━━━━━ DATA EXTRACTS ━━━━━
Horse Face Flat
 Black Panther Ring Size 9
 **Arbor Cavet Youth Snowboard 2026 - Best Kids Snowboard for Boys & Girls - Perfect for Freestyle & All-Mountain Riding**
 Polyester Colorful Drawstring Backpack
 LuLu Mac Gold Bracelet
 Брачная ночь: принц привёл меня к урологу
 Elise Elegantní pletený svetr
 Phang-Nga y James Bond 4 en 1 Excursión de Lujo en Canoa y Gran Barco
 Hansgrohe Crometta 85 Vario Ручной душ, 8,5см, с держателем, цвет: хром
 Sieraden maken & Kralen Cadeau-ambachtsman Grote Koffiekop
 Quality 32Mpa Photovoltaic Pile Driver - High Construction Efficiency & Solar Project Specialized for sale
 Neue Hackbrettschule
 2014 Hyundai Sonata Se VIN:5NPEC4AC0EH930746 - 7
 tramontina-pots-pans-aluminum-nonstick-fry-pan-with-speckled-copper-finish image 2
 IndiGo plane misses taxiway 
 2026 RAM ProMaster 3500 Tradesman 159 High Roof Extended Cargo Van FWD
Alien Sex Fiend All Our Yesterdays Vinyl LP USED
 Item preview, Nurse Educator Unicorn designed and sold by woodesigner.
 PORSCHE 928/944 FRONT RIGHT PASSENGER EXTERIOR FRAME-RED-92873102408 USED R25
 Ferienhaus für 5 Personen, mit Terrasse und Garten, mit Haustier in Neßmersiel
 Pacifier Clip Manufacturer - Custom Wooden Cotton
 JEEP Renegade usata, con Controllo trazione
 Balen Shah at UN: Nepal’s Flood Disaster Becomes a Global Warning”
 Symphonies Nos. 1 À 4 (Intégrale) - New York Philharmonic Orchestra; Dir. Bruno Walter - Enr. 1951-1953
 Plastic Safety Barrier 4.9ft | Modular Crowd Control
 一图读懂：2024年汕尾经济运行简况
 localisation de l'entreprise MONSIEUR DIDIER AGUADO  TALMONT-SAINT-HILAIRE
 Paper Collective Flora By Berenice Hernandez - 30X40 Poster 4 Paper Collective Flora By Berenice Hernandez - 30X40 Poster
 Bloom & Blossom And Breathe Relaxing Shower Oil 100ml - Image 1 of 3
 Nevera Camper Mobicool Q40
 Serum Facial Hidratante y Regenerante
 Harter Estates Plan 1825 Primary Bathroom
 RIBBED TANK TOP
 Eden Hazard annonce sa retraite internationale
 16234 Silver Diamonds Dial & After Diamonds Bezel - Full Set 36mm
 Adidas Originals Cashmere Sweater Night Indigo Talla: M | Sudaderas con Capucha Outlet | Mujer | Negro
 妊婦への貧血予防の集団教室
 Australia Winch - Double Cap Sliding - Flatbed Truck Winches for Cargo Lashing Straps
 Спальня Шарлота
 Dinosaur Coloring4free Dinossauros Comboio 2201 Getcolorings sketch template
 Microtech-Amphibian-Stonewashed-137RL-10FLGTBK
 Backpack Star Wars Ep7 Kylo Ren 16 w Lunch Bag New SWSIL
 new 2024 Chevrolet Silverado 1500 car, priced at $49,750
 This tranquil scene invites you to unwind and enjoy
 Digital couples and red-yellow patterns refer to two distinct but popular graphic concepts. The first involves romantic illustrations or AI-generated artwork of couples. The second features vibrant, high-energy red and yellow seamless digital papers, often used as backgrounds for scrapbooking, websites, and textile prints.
━━━━━
▶ **EXERCISE OBJECTIVE**:
Write all of the records out exactly, including every line.

▶ **PROBLEM SOLUTION**:
Horse Face Flat
 Black Panther Ring Size 9
 **Arbor Cavet Youth Snowboard 2026 - Best Kids Snowboard for Boys & Girls - Perfect for Freestyle & All-Mountain Riding**
 Polyester Colorful Drawstring Backpack
 LuLu Mac Gold Bracelet
 Брачная ночь: принц привёл меня к урологу
 Elise Elegantní pletený svetr
 Phang-Nga y James Bond 4 en 1 Excursión de Lujo en Canoa y Gran Barco
 Hansgrohe Crometta 85 Vario Ручной душ, 8,5см, с держателем, цвет: хром
 Sieraden maken & Kralen Cadeau-ambachtsman Grote Koffiekop
 Quality 32Mpa Photovoltaic Pile Driver - High Construction Efficiency & Solar Project Specialized for sale
 Neue Hackbrettschule
 2014 Hyundai Sonata Se VIN:5NPEC4AC0EH930746 - 7
 tramontina-pots-pans-aluminum-nonstick-fry-pan-with-speckled-copper-finish image 2
 IndiGo plane misses taxiway 
 2026 RAM ProMaster 3500 Tradesman 159 High Roof Extended Cargo Van FWD
Alien Sex Fiend All Our Yesterdays Vinyl LP USED
 Item preview, Nurse Educator Unicorn designed and sold by woodesigner.
 PORSCHE 928/944 FRONT RIGHT PASSENGER EXTERIOR FRAME-RED-92873102408 USED R25
 Ferienhaus für 5 Personen, mit Terrasse und Garten, mit Haustier in Neßmersiel
 Pacifier Clip Manufacturer - Custom Wooden Cotton
 JEEP Renegade usata, con Controllo trazione
 Balen Shah at UN: Nepal’s Flood Disaster Becomes a Global Warning”
 Symphonies Nos. 1 À 4 (Intégrale) - New York Philharmonic Orchestra; Dir. Bruno Walter - Enr. 1951-1953
 Plastic Safety Barrier 4.9ft | Modular Crowd Control
 一图读懂：2024年汕尾经济运行简况
 localisation de l'entreprise MONSIEUR DIDIER AGUADO  TALMONT-SAINT-HILAIRE
 Paper Collective Flora By Berenice Hernandez - 30X40 Poster 4 Paper Collective Flora By Berenice Hernandez - 30X40 Poster
 Bloom & Blossom And Breathe Relaxing Shower Oil 100ml - Image 1 of 3
 Nevera Camper Mobicool Q40
 Serum Facial Hidratante y Regenerante
 Harter Estates Plan 1825 Primary Bathroom
 RIBBED TANK TOP
 Eden Hazard annonce sa retraite internationale
 16234 Silver Diamonds Dial & After Diamonds Bezel - Full Set 36mm
 Adidas Originals Cashmere Sweater Night Indigo Talla: M | Sudaderas con Capucha Outlet | Mujer | Negro
 妊婦への貧血予防の集団教室
 Australia Winch - Double Cap Sliding - Flatbed Truck Winches for Cargo Lashing Straps
 Спальня Шарлота
 Dinosaur Coloring4free Dinossauros Comboio 2201 Getcolorings sketch template
 Microtech-Amphibian-Stonewashed-137RL-10FLGTBK
 Backpack Star Wars Ep7 Kylo Ren 16 w Lunch Bag New SWSIL
 new 2024 Chevrolet Silverado 1500 car, priced at $49,750
 This tranquil scene invites you to unwind and enjoy
 Digital couples and red-yellow patterns refer to two distinct but popular graphic concepts. The first involves romantic illustrations or AI-generated artwork of couples. The second features vibrant, high-energy red and yellow seamless digital papers, often used as backgrounds for scrapbooking, websites, and textile prints.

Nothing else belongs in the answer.